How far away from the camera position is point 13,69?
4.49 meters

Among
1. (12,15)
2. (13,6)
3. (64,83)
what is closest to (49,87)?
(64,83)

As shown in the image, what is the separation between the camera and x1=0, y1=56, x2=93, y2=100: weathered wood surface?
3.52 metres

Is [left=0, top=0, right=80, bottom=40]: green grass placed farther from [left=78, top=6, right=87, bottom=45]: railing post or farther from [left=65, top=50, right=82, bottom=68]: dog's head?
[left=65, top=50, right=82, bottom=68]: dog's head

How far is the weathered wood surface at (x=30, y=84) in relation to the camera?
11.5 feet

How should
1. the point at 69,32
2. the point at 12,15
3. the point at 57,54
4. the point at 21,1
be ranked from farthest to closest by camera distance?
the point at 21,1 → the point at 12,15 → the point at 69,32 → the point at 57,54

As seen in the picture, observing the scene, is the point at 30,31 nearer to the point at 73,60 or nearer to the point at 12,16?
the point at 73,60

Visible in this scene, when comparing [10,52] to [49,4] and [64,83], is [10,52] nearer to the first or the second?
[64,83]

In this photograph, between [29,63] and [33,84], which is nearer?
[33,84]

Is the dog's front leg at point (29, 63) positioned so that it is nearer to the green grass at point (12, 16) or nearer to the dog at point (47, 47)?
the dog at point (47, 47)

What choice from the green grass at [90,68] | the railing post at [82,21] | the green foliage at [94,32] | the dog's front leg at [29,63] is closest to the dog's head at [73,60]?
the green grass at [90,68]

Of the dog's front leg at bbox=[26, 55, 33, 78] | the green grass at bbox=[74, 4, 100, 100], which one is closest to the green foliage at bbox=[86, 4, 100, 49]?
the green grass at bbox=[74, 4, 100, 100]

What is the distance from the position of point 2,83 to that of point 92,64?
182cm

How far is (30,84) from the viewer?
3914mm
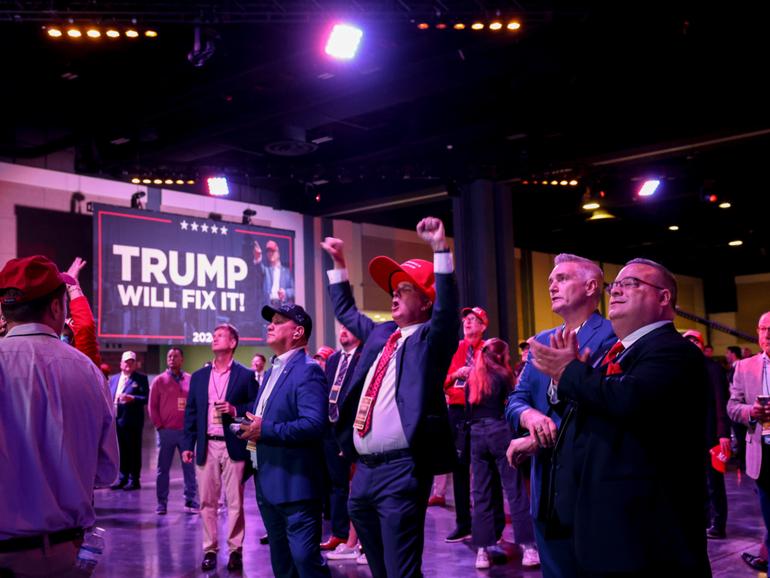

■ Exercise requirements
Rewrite the material above with every "weathered wood surface" changed to "worn deck boards" and everything else kept the same. Omit the pictures.

■ Solution to this exercise
How far away from the camera position is point 13,69?
4.49 meters

Among
1. (12,15)
2. (13,6)
3. (64,83)
what is closest to (49,87)?
(64,83)

As shown in the image, what is the separation between the camera and x1=0, y1=56, x2=93, y2=100: worn deck boards?
3.52 metres

Is [left=0, top=0, right=80, bottom=40]: green grass placed farther from [left=78, top=6, right=87, bottom=45]: railing post or farther from [left=65, top=50, right=82, bottom=68]: dog's head?
[left=65, top=50, right=82, bottom=68]: dog's head

How far is the worn deck boards at (x=30, y=84) in relation to the camera?
11.5 feet

How should
1. the point at 69,32
2. the point at 12,15
3. the point at 57,54
4. the point at 21,1
be ranked from farthest to closest by camera distance?
the point at 21,1 → the point at 12,15 → the point at 69,32 → the point at 57,54

As seen in the picture, observing the scene, is the point at 30,31 nearer to the point at 73,60 or nearer to the point at 12,16?
the point at 73,60

Visible in this scene, when comparing [10,52] to [49,4] and [64,83], is [10,52] nearer to the first or the second?
[64,83]

In this photograph, between [29,63] and [33,84], which is nearer?
[33,84]

Is the dog's front leg at point (29, 63) positioned so that it is nearer to the green grass at point (12, 16) or nearer to the dog at point (47, 47)?
the dog at point (47, 47)

What choice from the green grass at [90,68] | the railing post at [82,21] | the green foliage at [94,32] | the dog's front leg at [29,63] is closest to the dog's head at [73,60]?
the green grass at [90,68]

Of the dog's front leg at bbox=[26, 55, 33, 78] | the green grass at bbox=[74, 4, 100, 100], which one is closest to the green foliage at bbox=[86, 4, 100, 49]?
the green grass at bbox=[74, 4, 100, 100]

What is the distance from the position of point 2,83 to that of point 92,64?
182cm

How far is (30,84) from the viewer?
3914mm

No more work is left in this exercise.